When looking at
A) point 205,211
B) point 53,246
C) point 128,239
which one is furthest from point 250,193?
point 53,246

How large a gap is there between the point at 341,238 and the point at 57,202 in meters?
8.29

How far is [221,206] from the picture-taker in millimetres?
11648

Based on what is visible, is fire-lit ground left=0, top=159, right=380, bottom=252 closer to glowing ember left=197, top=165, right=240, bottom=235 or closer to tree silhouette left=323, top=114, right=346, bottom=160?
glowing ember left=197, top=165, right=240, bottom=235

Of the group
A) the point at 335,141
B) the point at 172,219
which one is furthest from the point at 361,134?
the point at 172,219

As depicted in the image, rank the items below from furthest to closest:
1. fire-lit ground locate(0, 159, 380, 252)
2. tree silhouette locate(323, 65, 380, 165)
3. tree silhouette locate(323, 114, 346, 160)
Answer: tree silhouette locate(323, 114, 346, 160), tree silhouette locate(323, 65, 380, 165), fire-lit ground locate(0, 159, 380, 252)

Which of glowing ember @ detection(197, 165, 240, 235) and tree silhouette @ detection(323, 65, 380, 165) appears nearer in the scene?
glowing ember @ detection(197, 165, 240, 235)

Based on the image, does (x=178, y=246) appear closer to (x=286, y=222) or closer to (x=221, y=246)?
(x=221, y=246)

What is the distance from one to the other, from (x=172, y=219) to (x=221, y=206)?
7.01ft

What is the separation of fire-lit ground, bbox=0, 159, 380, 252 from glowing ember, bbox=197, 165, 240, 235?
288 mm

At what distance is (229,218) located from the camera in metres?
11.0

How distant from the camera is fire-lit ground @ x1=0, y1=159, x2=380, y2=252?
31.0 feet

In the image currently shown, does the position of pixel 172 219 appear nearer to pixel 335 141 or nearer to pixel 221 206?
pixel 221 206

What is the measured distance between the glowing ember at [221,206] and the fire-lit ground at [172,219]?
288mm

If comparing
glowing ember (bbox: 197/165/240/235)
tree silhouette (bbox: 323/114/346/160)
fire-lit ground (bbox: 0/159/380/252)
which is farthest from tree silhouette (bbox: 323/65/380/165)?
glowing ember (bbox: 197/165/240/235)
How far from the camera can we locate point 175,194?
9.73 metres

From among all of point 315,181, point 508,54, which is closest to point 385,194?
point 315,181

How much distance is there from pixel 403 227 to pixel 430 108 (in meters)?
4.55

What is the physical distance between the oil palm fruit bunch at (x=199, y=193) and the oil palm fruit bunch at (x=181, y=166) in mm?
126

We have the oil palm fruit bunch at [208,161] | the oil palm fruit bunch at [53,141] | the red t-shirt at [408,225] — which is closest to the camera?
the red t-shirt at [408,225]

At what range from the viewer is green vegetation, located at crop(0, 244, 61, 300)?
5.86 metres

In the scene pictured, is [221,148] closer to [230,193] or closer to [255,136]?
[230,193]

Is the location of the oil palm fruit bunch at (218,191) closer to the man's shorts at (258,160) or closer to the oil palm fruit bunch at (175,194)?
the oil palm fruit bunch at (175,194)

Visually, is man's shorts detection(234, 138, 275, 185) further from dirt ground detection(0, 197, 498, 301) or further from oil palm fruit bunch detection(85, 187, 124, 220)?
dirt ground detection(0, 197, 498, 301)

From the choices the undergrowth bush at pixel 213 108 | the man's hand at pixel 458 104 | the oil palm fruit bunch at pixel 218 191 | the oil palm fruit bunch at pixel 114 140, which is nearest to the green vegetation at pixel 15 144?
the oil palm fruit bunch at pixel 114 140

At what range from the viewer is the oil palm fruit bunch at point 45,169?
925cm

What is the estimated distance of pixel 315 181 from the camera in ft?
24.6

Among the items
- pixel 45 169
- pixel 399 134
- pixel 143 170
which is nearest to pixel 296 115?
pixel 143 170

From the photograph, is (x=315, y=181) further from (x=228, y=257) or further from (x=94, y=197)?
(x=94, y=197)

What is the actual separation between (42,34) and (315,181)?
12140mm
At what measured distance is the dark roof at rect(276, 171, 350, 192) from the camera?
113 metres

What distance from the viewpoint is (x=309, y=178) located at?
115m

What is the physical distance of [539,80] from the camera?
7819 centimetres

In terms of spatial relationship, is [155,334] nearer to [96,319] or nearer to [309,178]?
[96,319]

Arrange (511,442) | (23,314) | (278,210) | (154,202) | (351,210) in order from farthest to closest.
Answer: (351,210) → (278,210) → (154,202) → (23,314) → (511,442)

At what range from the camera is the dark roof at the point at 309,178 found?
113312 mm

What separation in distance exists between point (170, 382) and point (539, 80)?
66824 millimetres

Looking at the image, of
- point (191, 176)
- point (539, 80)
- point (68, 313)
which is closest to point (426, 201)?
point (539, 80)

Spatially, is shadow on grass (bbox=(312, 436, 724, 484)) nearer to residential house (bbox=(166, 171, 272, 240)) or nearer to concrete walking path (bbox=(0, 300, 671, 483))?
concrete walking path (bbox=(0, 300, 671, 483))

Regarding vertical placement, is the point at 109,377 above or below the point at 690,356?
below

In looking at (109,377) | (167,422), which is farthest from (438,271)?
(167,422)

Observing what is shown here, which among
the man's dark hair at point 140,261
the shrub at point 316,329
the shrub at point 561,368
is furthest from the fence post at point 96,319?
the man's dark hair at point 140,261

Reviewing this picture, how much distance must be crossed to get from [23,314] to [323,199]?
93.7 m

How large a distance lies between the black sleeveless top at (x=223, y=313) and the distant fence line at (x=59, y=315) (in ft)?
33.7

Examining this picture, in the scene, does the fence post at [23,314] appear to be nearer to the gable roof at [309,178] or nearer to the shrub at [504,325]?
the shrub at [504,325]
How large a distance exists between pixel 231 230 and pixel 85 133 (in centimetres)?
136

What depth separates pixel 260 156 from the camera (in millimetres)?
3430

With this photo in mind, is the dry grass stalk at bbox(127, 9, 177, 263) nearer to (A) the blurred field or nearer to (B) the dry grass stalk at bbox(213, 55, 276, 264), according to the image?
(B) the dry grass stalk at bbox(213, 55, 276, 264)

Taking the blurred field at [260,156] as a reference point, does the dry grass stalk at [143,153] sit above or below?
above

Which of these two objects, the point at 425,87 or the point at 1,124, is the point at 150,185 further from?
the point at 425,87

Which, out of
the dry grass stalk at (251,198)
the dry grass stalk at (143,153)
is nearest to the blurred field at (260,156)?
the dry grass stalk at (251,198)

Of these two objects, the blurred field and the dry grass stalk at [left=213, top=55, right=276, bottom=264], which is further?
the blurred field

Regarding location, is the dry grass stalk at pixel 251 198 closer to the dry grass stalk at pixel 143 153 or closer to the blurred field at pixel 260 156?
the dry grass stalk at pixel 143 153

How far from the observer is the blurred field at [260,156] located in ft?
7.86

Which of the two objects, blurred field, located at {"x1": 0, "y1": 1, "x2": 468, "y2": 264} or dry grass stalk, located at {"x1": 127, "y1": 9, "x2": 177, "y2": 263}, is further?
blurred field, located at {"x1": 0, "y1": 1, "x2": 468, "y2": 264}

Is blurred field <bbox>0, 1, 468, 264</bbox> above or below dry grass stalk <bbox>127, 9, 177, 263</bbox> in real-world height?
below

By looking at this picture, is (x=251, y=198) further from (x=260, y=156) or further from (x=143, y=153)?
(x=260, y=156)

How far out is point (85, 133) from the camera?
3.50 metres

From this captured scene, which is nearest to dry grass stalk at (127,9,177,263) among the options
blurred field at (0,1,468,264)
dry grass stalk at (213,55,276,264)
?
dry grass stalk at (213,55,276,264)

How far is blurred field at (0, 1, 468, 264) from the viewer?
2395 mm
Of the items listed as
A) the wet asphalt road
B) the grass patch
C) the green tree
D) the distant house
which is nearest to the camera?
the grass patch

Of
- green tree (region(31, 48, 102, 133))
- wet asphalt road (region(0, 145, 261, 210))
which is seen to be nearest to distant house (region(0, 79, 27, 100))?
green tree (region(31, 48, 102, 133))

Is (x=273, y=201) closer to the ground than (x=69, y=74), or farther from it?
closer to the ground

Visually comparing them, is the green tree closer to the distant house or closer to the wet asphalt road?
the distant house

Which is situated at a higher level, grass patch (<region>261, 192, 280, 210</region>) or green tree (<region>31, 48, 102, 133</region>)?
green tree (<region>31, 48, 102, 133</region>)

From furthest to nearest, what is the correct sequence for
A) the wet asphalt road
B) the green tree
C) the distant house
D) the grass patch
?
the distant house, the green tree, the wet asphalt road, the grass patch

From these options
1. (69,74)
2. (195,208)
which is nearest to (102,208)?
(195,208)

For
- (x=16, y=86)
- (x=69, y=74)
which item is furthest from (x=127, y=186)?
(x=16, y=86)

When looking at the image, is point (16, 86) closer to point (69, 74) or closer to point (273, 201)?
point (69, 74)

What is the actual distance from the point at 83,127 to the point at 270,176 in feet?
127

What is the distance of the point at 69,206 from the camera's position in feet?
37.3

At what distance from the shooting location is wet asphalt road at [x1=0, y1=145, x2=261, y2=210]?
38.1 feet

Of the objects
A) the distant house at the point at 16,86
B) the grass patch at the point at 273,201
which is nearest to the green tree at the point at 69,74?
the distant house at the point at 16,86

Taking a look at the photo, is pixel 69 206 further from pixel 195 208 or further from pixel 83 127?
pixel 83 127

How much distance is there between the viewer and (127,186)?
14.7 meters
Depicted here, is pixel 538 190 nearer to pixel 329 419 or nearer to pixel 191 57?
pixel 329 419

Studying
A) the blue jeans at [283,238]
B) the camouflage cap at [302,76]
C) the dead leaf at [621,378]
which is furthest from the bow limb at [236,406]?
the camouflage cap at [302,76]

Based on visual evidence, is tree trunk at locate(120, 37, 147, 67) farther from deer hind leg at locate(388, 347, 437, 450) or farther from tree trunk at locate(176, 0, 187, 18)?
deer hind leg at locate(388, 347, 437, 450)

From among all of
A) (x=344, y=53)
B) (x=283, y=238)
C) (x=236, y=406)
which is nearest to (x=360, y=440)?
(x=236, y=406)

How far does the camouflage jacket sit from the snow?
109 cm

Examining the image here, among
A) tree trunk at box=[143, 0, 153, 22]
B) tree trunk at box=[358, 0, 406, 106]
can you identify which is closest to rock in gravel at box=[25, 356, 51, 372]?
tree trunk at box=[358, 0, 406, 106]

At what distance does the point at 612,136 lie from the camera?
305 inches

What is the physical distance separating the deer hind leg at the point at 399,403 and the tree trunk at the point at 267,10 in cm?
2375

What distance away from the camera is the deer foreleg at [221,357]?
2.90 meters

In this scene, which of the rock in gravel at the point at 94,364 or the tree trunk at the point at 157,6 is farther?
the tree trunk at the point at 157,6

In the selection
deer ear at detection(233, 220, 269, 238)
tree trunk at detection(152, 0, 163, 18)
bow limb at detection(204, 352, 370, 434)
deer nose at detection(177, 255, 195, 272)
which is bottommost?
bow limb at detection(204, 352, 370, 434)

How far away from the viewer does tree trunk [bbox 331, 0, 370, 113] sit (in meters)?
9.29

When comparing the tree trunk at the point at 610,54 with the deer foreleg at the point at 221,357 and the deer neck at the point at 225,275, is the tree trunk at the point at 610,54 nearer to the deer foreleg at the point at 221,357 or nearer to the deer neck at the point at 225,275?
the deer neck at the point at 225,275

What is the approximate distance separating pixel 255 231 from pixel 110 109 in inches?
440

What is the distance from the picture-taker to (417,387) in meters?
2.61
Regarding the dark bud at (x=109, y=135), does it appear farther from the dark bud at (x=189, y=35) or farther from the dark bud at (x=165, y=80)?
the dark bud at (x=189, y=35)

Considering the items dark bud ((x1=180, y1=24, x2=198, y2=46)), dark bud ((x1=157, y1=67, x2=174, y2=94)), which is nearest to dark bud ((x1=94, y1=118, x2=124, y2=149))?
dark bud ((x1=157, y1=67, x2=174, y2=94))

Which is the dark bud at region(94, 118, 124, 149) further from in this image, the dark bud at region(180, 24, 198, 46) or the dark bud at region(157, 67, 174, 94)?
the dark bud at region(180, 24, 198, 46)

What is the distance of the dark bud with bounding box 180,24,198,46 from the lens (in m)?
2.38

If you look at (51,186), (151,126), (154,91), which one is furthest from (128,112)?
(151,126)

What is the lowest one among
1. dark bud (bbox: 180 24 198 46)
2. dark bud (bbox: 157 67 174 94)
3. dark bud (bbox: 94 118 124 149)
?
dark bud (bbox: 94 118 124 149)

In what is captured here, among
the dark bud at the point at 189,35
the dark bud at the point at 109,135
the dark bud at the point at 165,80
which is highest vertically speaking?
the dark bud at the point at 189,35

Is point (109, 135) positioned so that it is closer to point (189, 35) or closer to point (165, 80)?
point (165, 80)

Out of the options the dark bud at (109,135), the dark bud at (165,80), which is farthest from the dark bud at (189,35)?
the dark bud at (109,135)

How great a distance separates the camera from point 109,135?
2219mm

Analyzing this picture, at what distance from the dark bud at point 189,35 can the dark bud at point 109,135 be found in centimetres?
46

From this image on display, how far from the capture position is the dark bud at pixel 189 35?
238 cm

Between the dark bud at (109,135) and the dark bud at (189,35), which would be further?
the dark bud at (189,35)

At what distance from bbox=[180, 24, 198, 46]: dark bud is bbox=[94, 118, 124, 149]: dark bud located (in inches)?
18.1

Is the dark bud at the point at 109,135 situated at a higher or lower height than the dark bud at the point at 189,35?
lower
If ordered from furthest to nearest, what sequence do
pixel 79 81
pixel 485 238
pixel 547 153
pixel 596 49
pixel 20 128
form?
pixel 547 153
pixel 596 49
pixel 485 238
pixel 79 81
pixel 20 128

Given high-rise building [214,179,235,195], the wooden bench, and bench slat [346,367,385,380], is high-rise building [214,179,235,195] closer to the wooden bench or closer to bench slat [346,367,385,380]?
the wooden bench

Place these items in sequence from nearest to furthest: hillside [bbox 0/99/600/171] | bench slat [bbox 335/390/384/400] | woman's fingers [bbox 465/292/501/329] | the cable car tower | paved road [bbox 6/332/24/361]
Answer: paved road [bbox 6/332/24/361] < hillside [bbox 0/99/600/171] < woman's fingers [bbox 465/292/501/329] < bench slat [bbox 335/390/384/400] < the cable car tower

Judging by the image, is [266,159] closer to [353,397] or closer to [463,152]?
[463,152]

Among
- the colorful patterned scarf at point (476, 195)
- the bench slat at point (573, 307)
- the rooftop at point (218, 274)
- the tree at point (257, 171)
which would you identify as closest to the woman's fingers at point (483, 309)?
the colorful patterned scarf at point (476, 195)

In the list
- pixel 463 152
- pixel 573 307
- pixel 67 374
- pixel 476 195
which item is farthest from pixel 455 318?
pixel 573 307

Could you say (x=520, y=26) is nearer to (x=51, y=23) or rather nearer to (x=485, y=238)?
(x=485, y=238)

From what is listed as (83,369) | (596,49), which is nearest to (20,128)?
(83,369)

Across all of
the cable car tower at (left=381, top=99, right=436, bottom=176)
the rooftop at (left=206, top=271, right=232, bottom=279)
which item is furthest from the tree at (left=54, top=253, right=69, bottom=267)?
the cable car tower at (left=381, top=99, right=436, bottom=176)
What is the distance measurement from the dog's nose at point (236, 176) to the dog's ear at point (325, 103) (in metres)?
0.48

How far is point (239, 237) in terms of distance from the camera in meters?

- - - - -

Exercise instructions — Exactly reproduce the lines beginning with the one that contains "In the list" and ending with the last line of the material, both included. Leave out everything else.

Task result —
In the list
- pixel 463 152
- pixel 573 307
- pixel 67 374
- pixel 476 195
which item is farthest from pixel 455 318?
pixel 573 307

Could you say (x=520, y=26) is nearer to (x=51, y=23) or rather nearer to (x=485, y=238)?
(x=485, y=238)

From what is listed as (83,369) | (596,49), which is nearest to (20,128)?
(83,369)

Across all of
the cable car tower at (left=381, top=99, right=436, bottom=176)
the rooftop at (left=206, top=271, right=232, bottom=279)
which item is furthest from the tree at (left=54, top=253, right=69, bottom=267)?
the cable car tower at (left=381, top=99, right=436, bottom=176)
What is the distance measurement from the dog's nose at point (236, 176) to the dog's ear at point (325, 103) (in metres)?
0.48

How far is point (239, 237) in terms of distance from the camera in meters?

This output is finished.